Document segment:
◇ ◇ ◇ ◇ ◇

11:15 – 1:00 P.M. PLENARY SPEAKER, THURSDAY

    • Barriers to Bridges: Building Resilience in the face of an Uncertain Climate Future

    • Speaker: Sarah Dooling
    • Location: John B. Davis Lecture Hall, Ruth Stricker Dayton Campus Center
    • Abstract: Globally, urban habitats are rapidly changing, driven by human actions that are altering atmospheric levels of carbon dioxide in large part through the production of unprecedented levels of greenhouse gas emissions. Many researchers and policymakers present climate change as a scientific story to tell that reduces cultural and racial diversity, social complexities and the historical legacies of urban development to homogenous categories. In response, urban ecologists suggest that climate change cannot be divorced from the social aspects of human lives. The grand project facing humanity is now less about understanding the science of climate change, and more about developing strategies based on narratives that acknowledge the contribution of historical legacies of urban development and social inequities to the production of neighborhood and city socio-ecological vulnerabilities. 

      Dooling’s talk focuses on strategies for creating resilient urban habitats for people and biota in the context of environmental uncertainties, racial and economic inequities, and uneven development histories. These strategies were developed for a predominantly African American neighborhood in Austin, TX experiencing gentrification, flood risk, heat stress and an active school-to-prison pipeline. The five strategies work together to reconfigure institutional, economic, government and environmental vulnerabilities into new relationships and power dynamics in life-affirming ways. This talk concludes with an expanded idea of what constitutes climate change and resilience, discussing how both are inseparable from environmental and social justice efforts.

1:30 – 2:45 P.M. STUDENT-LED WORKSHOPS, THURSDAY

    • BUILDING COMMUNITY WEALTH AND POWER WITH REINVESTMENT

    • Students: Sophia Downey ’18, Giulia Girgenti ’18, Rebecca Krasky ’19
    • Panelists: Nicole Ektnitphong – Climate Generation, Voices for Racial Justice;
      Jason Rodney ’10 – Resource Generation, USA Cooperative Youth Council, Aynah
      Patty O’Keefe – MN350;  Chris Wells – Macalester College
    • Location: Weyerhaeuser Boardroom
    • Abstract: This workshop introduces the concept of reinvestment, a strategy that connects fossil fuel divestment with efforts to create community wealth through regenerative finance. Divestment aims to end the extraction of resources from people and the environment by removing institutional investments in fossil fuel companies, and reinvestment aims to reinvest those resources in communities. We will be focusing on the broader conceptual frameworks of community wealth building, with less attention to the investment practices that make it happen. The discussion will center on the Just Transition Model, which is an alternative economic system that transitions away from extraction, exploitation and objectification and moves toward a more just and sustainable system in which wealth generated by the community stays with the community. Our panelists all work within the Twin Cities with organizations working towards this Just Transition in reinvestment, racial justice, and cooperative finance.

◇ ◇ ◇ ◇ ◇

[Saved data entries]
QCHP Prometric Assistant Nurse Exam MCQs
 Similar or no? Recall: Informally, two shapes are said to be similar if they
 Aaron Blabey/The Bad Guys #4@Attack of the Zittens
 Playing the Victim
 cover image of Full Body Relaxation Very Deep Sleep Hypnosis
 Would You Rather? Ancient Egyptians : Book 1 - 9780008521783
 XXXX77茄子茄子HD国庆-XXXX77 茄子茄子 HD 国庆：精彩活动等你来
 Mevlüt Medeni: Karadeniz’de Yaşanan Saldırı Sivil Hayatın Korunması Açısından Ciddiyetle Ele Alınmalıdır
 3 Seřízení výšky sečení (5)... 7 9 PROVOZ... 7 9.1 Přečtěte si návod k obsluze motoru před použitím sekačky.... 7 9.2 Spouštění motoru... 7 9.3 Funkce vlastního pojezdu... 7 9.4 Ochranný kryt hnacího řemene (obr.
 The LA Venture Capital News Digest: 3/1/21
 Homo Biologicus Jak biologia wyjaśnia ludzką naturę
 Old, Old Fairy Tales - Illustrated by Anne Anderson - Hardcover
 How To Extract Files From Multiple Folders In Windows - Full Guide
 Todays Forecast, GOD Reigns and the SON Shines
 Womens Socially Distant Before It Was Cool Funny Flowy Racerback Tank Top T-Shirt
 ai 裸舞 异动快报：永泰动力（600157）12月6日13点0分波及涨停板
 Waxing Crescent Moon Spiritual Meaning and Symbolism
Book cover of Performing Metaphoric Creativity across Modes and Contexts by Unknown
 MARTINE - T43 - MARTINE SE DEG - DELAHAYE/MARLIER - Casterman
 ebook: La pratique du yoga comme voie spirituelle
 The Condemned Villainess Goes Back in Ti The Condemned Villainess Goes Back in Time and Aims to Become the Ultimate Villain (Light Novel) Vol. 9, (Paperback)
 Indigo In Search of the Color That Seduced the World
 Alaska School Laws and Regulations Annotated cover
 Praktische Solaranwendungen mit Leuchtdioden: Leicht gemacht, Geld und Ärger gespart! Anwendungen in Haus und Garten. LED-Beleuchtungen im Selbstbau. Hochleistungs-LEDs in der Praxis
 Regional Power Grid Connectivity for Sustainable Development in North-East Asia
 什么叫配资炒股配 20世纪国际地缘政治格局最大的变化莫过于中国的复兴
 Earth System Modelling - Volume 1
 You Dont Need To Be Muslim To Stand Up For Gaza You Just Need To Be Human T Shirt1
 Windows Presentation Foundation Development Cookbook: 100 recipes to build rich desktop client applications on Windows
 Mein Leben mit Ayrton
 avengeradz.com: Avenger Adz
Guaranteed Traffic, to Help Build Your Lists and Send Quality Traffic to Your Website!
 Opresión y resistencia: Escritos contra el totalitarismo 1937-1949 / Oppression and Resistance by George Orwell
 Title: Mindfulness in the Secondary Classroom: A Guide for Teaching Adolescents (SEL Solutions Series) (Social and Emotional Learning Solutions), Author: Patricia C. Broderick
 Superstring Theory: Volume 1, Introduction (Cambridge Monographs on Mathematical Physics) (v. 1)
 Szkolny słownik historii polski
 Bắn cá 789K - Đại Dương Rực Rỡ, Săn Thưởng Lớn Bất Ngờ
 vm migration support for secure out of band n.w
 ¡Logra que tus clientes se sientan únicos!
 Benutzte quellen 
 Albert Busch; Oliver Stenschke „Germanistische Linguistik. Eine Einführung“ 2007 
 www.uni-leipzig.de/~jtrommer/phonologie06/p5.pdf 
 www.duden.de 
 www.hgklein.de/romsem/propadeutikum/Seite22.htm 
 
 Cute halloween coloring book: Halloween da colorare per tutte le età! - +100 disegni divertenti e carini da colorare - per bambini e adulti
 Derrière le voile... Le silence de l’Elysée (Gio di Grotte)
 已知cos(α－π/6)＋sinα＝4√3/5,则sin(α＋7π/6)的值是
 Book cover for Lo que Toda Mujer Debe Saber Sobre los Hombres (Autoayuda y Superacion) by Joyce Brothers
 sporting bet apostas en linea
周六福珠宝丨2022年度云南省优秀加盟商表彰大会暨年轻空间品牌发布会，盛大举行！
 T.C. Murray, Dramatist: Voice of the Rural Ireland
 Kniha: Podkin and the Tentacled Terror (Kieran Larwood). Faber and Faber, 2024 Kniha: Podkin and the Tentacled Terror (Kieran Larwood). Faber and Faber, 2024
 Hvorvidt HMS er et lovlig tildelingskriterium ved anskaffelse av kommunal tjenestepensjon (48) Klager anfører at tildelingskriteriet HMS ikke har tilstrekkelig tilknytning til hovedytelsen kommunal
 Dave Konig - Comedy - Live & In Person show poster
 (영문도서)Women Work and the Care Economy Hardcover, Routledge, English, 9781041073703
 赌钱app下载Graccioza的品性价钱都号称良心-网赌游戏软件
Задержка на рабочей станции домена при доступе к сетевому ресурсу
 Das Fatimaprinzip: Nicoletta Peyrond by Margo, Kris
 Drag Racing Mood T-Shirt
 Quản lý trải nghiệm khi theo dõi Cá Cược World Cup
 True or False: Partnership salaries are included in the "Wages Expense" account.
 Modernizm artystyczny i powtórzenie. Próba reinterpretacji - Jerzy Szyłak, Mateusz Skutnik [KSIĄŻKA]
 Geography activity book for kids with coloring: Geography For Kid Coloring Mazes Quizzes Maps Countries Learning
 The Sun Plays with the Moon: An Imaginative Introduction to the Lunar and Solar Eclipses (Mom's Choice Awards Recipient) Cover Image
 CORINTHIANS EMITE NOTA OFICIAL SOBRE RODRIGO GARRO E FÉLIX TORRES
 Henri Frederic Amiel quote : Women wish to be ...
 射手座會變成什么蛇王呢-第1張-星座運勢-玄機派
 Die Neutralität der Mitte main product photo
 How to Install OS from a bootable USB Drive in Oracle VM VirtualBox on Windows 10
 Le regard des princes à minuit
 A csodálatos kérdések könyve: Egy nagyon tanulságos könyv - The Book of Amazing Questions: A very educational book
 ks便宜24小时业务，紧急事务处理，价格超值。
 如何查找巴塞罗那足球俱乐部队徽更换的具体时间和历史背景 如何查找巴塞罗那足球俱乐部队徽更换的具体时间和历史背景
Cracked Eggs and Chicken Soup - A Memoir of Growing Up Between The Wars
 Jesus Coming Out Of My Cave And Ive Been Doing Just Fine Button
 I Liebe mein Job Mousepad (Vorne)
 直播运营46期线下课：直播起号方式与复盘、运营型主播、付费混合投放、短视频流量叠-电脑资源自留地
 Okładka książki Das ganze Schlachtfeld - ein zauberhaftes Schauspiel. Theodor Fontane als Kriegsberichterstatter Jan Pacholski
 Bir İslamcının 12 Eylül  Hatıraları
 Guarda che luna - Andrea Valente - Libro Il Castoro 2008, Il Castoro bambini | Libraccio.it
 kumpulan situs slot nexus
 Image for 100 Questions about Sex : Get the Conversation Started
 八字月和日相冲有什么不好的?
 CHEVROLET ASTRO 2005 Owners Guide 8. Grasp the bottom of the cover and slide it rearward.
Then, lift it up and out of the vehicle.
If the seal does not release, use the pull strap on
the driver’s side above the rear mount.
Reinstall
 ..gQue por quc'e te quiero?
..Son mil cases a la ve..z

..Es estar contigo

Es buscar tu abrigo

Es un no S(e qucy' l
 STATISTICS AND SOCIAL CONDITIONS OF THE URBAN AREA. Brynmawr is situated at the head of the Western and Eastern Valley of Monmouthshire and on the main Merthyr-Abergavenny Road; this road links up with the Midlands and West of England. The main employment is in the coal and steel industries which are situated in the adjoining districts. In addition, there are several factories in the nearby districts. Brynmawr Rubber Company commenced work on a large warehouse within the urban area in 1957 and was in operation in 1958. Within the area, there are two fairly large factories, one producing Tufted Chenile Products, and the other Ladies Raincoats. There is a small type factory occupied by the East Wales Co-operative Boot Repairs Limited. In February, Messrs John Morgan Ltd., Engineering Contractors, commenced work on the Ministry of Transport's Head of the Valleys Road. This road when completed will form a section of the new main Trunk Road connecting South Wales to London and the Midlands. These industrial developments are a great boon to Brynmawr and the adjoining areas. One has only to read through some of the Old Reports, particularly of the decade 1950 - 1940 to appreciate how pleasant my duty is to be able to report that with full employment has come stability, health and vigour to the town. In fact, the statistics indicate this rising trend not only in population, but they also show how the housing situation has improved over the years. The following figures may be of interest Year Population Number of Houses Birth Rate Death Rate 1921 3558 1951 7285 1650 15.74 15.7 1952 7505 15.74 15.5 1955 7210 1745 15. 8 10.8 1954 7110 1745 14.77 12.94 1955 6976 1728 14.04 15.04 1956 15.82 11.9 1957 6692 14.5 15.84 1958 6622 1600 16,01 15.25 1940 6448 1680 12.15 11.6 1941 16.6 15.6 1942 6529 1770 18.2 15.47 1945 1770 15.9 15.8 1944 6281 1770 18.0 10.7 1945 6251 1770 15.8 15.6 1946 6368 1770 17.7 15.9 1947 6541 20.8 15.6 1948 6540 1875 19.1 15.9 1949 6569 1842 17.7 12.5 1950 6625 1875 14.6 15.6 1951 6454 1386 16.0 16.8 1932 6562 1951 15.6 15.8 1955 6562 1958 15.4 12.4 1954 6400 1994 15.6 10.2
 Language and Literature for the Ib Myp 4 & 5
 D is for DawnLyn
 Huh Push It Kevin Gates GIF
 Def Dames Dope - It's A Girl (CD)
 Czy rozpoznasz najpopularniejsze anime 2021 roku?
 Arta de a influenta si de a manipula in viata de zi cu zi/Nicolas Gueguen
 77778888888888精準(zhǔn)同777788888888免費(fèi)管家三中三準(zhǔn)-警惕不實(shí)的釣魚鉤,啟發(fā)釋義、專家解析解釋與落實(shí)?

◇ ◇ ◇ ◇ ◇

Task:
Pick up the event schedule after its final line and write the next part.

Output:
    • UBER EVERYWHERE

    • Students: Nina Escriva Fernandez ’17
    • Panelists: Samantha Luce – Harvard ’16; Marlon Batres y Carr – Uber driver;
      Harry Campbell – the Rideshare Guy
    • Location: Davis Court, Markim Hall
    • Abstract: Ever since Uber’s launch as a start-up in 2009, the company has drastically changed the world of transportation on a global scale. Available in almost 500 cities around the world, not only does Uber offer improved access to transportation for its passengers where systems already in place are lacking, but provides numerous opportunities for drivers as well. This panel brings in different parties involved in the company, and assesses both the positive aspects and the critiques of the “uberification” of transportation.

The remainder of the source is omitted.